In vitro experiments have shown that FHIT is a proapoptotic protein which operates via both the extrinsic (Roz et al, 2004) and intrinsic pathways (Dumon et al, 2001; Ishii et al, 2001). In a study involving 100 colorectal adenocarcinomas, Mady and Melhem (2002) found that overexpression of FHIT is directly proportional to the rate of apoptosis. It was therefore of interest to assess if underexpression of FHIT in our biopsies is likely to have any functional effect. To do this, we used expression microarray analysis to assess the expression levels of other apoptosis-associated and breast cancer prognostic genes (Table 3). A commercially available protocol (Paradise kit, Arcturus, Biosciences Inc., California, USA) was successful in amplifying RNA retrieved from formalin-fixed and paraffin-embedded breast lesions. Pair-wise analysis confirmed other reports (Ma et al, 2003; True et al, 2006) that good-quality aRNA could be reproducibly obtained for hybridisation to microarrays (Figure 4). This technique is invaluable for analysis of archival material. Although only three of the four DCIS lesions with underexpressed FHIT expression (Table 1) were available for testing in this study, consistent downregulation of two genes, namely caspase 1 and BRCA1, was noted. Caspase 1 is an important regulator of epithelial cell apoptosis and its downregulation has been reported in breast, gastric, colon and prostate cancers (Boudreau et al, 1995; Jarry et al, 1999; Winter et al, 2001; Jee et al, 2005). Loss of BRCA1 is associated with a more aggressive phenotype in sporadic breast cancer (Jarvis et al, 1998; Taylor et al, 1998) and concomitant loss of FHIT and BRCA1 alleles has also been reported in a number of repair-deficient cancers including breast cancer and ovarian cancers (Wilson et al, 1999; Turner et al, 2002; Santos et al, 2004).

In this study, coexpression of PCNA and FHIT was determined in the same cell population by dual staining, and EGFR was monitored in the same cell population in an adjacent section. This allows a simultaneous assessment of an interplay between the expression of the three proteins. Our results showed that the presence of PCNA does not clearly distinguish between nonproliferative BBD lesions and proliferative BBD lesions (with or without atypia), or between in situ carcinomas and invasive carcinomas (Table 1). In contrast, underexpression of FHIT was associated with lesions with increasing severity (χ2trend=114.31), including four out of 12 DCIS and 14 out of 34 invasive carcinomas. Three DCIS and seven invasive carcinomas with normal EGFR expression underexpressed FHIT (Table 2), which suggest that detection of FHIT expression could be of use either alone or with other markers such as EGFR, in identifying a subset of proliferative breast lesions with malignant potential.
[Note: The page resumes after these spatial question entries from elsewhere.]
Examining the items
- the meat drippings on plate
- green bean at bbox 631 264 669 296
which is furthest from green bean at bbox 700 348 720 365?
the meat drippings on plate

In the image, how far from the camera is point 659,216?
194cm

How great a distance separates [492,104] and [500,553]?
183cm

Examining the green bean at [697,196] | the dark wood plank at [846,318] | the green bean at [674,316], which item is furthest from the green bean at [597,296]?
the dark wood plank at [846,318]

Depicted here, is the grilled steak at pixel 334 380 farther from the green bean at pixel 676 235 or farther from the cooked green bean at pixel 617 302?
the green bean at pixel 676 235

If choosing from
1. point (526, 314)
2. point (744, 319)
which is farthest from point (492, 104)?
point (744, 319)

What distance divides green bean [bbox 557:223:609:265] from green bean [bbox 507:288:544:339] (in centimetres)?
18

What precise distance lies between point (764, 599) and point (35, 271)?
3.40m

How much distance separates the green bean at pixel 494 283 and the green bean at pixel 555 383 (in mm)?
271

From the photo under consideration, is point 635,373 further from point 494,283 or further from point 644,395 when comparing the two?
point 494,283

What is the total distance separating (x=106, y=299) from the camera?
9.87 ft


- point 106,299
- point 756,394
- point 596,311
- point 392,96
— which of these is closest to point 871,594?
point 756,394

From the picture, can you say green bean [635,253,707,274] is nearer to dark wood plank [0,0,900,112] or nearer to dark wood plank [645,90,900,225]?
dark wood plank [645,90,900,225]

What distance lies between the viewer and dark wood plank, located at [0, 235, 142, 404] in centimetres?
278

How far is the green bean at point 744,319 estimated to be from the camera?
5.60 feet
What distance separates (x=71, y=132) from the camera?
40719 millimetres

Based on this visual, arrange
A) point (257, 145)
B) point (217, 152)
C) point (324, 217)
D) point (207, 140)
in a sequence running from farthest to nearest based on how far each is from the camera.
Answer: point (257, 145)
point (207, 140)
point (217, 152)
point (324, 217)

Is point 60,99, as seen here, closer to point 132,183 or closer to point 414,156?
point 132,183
In contrast to the current lack of consensus in scoring EGFR expression by IHS, detection of FHIT is technically simple and the incorporation of a quantitation step by image analyser would provide an objective measure of its expression (Mady and Melhem, 2002). The loss of caspase 1 in DCIS lesions also merits further analysis since the effectiveness of a number of therapeutic drugs depends on its activation.